Stephen Burd, CEO of Safeway Inc., has implemented coverage with features that seem to be getting some traction on the hill but it remains to be seen if those in charge will adopt any of his great ideas.  Safeway reduces insurance premiums for those that avoid unhealthy activities, an incentive-based plan that any entrepreneur would love.

And Oregon Senator Ron Wyden, a democrat, is proposing a plan that sensibly eliminates tax subsidies.

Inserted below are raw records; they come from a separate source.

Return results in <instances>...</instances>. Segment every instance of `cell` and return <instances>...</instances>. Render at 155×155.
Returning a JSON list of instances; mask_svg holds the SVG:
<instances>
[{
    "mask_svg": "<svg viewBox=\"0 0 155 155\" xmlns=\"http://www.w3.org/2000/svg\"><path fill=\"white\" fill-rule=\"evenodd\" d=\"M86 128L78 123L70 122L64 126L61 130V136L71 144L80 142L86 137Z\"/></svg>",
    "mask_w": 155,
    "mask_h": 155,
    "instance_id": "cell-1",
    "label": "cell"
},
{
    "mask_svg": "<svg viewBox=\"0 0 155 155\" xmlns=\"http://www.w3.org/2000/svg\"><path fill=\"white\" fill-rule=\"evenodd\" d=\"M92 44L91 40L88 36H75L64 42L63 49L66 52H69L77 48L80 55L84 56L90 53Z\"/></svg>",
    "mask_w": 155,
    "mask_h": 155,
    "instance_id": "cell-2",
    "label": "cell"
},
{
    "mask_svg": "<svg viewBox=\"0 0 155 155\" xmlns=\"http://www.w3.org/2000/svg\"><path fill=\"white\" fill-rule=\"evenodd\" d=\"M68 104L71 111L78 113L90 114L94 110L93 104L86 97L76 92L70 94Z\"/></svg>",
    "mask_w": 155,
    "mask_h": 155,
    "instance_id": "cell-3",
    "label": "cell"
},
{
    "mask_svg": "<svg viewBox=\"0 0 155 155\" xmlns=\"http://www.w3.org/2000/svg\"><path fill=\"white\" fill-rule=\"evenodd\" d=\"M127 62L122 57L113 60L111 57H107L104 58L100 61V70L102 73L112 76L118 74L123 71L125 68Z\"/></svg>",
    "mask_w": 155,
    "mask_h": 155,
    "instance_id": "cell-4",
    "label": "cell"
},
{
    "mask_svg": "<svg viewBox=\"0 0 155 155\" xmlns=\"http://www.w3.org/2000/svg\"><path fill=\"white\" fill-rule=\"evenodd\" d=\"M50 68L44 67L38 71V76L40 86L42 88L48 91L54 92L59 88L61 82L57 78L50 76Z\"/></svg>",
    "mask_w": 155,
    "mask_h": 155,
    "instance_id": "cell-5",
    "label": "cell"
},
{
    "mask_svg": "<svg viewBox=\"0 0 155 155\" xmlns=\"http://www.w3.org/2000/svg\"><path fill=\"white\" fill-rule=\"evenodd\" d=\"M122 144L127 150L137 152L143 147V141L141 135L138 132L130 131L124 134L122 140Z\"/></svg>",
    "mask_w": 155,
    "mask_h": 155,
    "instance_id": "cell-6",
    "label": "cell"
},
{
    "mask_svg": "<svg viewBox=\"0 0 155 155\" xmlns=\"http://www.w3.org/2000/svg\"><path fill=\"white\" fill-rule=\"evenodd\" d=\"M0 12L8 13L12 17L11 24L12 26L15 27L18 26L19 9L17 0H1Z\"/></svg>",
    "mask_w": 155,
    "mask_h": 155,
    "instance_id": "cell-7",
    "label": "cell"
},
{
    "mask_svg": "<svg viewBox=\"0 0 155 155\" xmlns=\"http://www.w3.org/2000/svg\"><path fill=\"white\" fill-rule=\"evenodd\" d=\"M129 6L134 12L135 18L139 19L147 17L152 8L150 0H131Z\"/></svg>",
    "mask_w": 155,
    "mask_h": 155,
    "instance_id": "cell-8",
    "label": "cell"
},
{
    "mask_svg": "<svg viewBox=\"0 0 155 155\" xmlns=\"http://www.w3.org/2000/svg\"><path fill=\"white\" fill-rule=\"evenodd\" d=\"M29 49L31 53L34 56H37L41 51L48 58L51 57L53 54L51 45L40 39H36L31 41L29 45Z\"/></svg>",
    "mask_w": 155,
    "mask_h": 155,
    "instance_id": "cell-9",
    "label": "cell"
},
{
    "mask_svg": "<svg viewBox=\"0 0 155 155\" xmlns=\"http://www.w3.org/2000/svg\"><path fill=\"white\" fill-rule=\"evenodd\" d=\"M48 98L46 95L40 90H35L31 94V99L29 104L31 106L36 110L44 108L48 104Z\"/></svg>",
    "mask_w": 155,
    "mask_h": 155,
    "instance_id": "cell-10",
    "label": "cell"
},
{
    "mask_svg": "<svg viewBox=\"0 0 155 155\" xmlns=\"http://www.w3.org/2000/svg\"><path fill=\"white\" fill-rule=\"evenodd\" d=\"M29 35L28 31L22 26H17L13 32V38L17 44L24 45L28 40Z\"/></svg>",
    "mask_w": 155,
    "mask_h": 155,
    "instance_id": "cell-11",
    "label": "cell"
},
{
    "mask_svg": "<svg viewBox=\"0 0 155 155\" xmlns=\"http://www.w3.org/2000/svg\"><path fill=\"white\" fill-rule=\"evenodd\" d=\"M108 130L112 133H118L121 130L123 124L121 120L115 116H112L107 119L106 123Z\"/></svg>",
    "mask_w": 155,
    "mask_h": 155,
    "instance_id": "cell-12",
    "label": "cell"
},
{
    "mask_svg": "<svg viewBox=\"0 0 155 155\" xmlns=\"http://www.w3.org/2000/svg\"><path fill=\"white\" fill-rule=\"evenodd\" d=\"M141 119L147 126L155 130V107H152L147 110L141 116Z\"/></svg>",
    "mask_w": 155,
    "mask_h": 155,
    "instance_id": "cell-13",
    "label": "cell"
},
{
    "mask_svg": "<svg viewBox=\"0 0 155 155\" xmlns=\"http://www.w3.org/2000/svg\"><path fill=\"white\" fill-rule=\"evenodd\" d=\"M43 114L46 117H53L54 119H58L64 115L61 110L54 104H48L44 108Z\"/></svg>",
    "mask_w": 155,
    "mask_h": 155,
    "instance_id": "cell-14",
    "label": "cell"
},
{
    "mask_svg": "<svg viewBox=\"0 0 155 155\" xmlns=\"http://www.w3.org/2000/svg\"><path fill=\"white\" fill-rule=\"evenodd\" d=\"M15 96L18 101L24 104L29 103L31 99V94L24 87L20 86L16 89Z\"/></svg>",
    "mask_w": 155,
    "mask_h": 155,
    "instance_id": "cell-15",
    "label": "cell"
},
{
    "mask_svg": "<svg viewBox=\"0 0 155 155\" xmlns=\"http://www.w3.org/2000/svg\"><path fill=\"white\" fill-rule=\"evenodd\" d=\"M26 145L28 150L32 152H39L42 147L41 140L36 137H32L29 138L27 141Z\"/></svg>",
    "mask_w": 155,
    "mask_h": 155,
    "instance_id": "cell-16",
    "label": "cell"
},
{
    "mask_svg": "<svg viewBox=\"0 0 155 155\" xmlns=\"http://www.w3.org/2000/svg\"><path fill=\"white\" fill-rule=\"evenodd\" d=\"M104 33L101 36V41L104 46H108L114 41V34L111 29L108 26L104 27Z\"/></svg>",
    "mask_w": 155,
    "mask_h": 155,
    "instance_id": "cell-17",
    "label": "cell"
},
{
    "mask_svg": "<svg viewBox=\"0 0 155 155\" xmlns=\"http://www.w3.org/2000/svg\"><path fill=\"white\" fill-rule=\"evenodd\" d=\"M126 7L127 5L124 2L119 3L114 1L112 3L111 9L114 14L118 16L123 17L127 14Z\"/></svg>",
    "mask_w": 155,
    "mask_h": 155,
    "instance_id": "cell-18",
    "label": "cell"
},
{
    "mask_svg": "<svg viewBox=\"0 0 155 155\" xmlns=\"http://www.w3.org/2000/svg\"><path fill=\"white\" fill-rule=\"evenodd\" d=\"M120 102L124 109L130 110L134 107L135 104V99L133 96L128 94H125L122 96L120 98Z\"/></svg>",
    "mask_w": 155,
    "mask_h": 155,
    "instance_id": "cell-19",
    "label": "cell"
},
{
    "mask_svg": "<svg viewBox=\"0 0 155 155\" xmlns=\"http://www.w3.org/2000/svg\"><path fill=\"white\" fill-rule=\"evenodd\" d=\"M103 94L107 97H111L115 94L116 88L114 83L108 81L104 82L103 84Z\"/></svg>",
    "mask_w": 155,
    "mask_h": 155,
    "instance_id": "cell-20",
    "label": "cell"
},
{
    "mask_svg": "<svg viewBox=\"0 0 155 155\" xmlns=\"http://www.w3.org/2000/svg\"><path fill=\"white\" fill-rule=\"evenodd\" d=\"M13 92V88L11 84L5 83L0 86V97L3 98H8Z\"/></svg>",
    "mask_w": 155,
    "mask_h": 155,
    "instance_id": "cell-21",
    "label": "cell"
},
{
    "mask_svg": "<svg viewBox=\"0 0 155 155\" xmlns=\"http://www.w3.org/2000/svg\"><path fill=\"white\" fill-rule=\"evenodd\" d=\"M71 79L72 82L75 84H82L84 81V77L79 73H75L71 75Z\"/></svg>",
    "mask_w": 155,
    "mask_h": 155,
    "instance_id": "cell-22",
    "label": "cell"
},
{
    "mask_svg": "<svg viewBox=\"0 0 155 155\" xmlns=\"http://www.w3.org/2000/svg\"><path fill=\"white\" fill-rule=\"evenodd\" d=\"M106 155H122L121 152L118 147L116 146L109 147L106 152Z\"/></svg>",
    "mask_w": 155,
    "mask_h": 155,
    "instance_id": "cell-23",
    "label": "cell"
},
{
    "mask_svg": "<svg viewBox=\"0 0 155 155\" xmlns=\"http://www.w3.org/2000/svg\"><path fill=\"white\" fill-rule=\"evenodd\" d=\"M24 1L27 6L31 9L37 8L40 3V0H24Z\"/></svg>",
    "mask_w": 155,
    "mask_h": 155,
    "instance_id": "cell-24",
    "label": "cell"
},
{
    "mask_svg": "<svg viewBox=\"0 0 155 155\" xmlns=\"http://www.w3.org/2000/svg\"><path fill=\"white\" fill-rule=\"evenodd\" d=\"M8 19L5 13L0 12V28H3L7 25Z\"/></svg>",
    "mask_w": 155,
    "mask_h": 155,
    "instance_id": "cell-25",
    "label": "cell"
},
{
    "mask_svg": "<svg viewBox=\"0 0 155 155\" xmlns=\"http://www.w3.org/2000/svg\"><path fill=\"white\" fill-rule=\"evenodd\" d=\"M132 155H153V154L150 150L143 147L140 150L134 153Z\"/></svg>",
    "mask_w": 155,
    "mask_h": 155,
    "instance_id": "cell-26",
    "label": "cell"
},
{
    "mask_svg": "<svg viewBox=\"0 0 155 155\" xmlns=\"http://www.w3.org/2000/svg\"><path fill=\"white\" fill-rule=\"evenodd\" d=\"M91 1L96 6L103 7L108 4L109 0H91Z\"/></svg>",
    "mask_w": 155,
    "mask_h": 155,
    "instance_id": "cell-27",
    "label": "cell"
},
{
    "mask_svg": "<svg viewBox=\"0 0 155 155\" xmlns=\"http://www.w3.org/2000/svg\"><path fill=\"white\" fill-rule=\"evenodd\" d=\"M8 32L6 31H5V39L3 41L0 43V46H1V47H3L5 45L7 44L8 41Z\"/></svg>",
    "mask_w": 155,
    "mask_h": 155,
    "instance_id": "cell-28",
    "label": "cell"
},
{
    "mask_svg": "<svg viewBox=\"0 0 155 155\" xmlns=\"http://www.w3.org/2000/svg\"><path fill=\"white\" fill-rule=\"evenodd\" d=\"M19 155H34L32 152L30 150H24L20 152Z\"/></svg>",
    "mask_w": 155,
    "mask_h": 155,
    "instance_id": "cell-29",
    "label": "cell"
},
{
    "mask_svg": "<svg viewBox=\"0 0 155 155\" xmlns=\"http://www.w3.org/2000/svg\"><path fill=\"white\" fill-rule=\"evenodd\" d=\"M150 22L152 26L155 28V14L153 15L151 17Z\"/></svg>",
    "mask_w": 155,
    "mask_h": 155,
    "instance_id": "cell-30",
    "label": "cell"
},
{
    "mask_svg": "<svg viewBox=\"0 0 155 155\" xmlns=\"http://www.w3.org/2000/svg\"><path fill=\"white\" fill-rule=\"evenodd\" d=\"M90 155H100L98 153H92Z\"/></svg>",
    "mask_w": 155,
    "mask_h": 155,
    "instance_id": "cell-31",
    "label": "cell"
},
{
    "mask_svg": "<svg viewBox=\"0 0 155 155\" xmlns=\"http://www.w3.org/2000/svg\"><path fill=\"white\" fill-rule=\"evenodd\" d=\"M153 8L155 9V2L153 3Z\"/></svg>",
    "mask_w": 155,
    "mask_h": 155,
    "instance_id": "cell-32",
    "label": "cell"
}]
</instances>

Fixing the healthcare mess, along with fixing Social Security, is one of the biggest issues Congress will face in any of our lifetimes.  Let’s hope they don’t blow it.


June 5, 2009

I guess that’s the title of the first blog post for many blogs.  And an appropriate one it is.

I’ve been meaning to do this for quite some time but have recently been spurred to take the leap by my son Jim who started his blog last week.  It is excellent and can be found at nerdventures.blogspot.com.

I guess I should start by explaining the title of this blog.  I work in the world of early-stage technology companies.  The earliest of early stage where it is often an idea and little more.  And I love it.  For me, the energy, passion and “change-the-world” mentality of entrepreneurs and startup companies is, well, addicting.  I have been in this world for more than 25 years and had my share of ups and downs.  I’ve learned a great deal and now enjoy sharing as much as I can.

And what is it that I do?  I help start companies.  My background is in finance and operations so that is the emphasis.  But in startups, you wear a lot of hats and learn much about all the disciplines so my involvement tends to be pretty broad.